Source excerpt
# Aqueon modular LED



## Clint

Anyone heard of these in a planted setting yet?
Only reviews I've seen are from fish only guys.

Thinking of running one with two daylight and one colormax on my 46 bow.


----------



## [email protected]

Interesting concept. 
If you purchase it, be sure to heed the warning to put it over a covered tank. Moisture carried by air bubbles or splashing can corrode the solder and circuit traces.


----------



## Clint

Will do, still haven't decided yet.

It will be $121 for the Aqueon 36" hood + 2 more light strips.

Also looking at a Ray 2 for $147, but only uses 7000k leds. 

Ray 2 says the leds last 40,000+ hours, can't find info on the aqueon's lifespan.

Seen quite a few negative reviews on the marineland lights, so I'll probably avoid those.


----------



## Clint

Well, I bit the bullet and decided to be a guinea pig.

So far i only have 2 of the three light strips in my unit, the colormax one is still on backorder.

Goal
Please continue the forum thread above about the Aqueon modular LED, starting right after its final sentence.

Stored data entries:
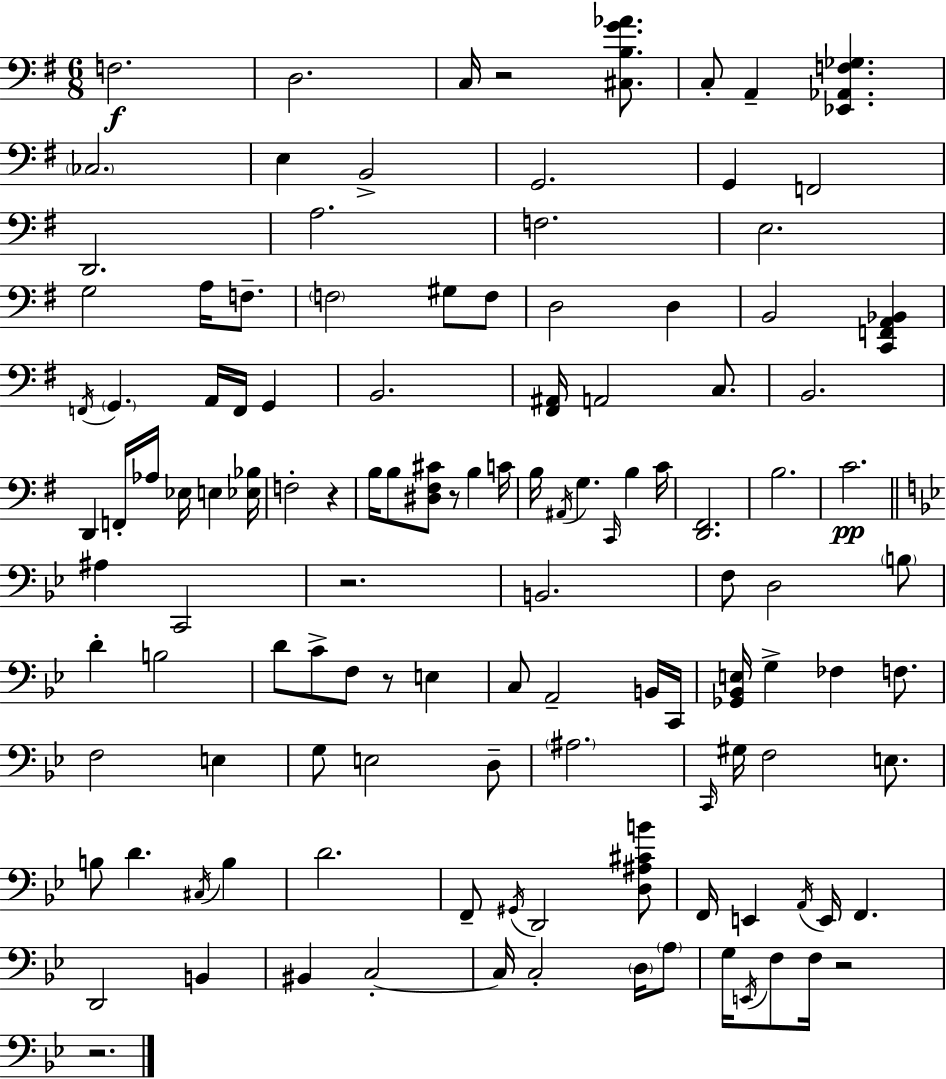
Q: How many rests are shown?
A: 7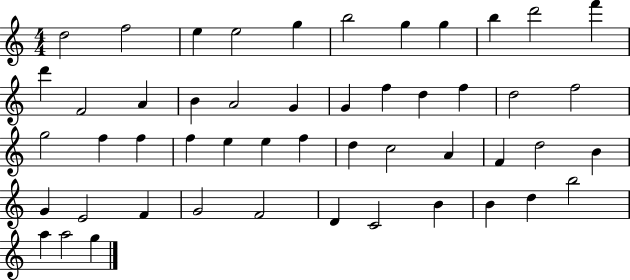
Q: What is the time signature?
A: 4/4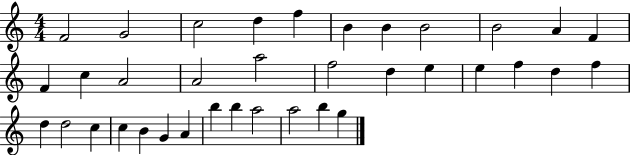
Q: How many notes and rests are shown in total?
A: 36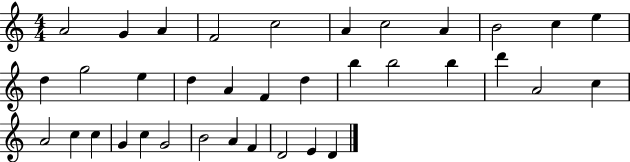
A4/h G4/q A4/q F4/h C5/h A4/q C5/h A4/q B4/h C5/q E5/q D5/q G5/h E5/q D5/q A4/q F4/q D5/q B5/q B5/h B5/q D6/q A4/h C5/q A4/h C5/q C5/q G4/q C5/q G4/h B4/h A4/q F4/q D4/h E4/q D4/q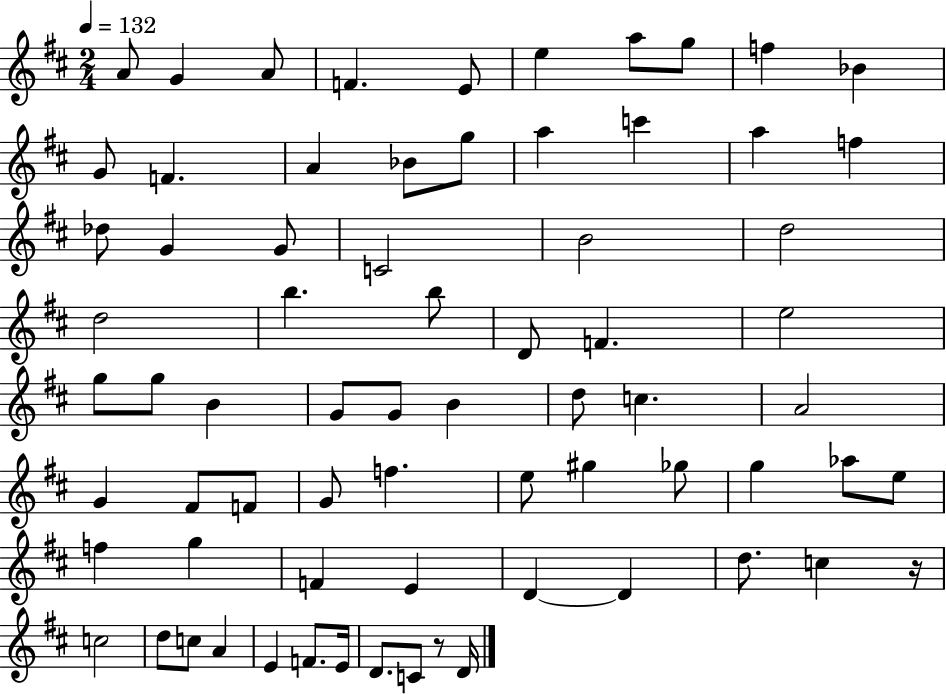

Task answer
With the two daylight bulbs in it the colors seem a bit washed out (I'm use to the warmer color tones), so I'm running my t8 florasun bulb along with them.

I'm seeing a lot of new growth on the sword and red lily plants, the crypts are looking fine, no melt off and have a healthy appearance. The wisteria is growing a lot faster than it had been and is getting a bushier appearance. 

(before this hood I was using a corallife t5 hood that was constantly giving me issues, never worked consistently.)

The moonlight option on this hood is really nice looking, it isnt "too blue" and has a nice look over all. 

The main downside to this hood so far is it's size, it is pretty wide but it isn't very tall, so it looks nice over the tank still.


----------



## Kaerey

I have the 36" with 2 Daylight and 1 Colormax on a 92 gallon corner (it's 24" deep). I have a glass lid over the top of this since I have some jumpers in the tank, and I think that was causing some nasty reflections when I had light just sitting on the glass with the legs provided. I felt I was losing as much light off the top of the glass and getting a bad glare when looking at it, so I unscrewed one end and slid the legs off and now the LED rests directly on the glass. I've seen a lot of growth from it, in the week I've had it over this new tank.

Edit: forgot to mention, I disagree with the OP on the moonlight, I can't even tell they are on in my tank. Not nearly powerful enough.


----------



## veryzer

Kaerey, how do you like the balance of color? Are the reds washed out? Do you feel there wouldn't be enough white light with all colormax bulbs?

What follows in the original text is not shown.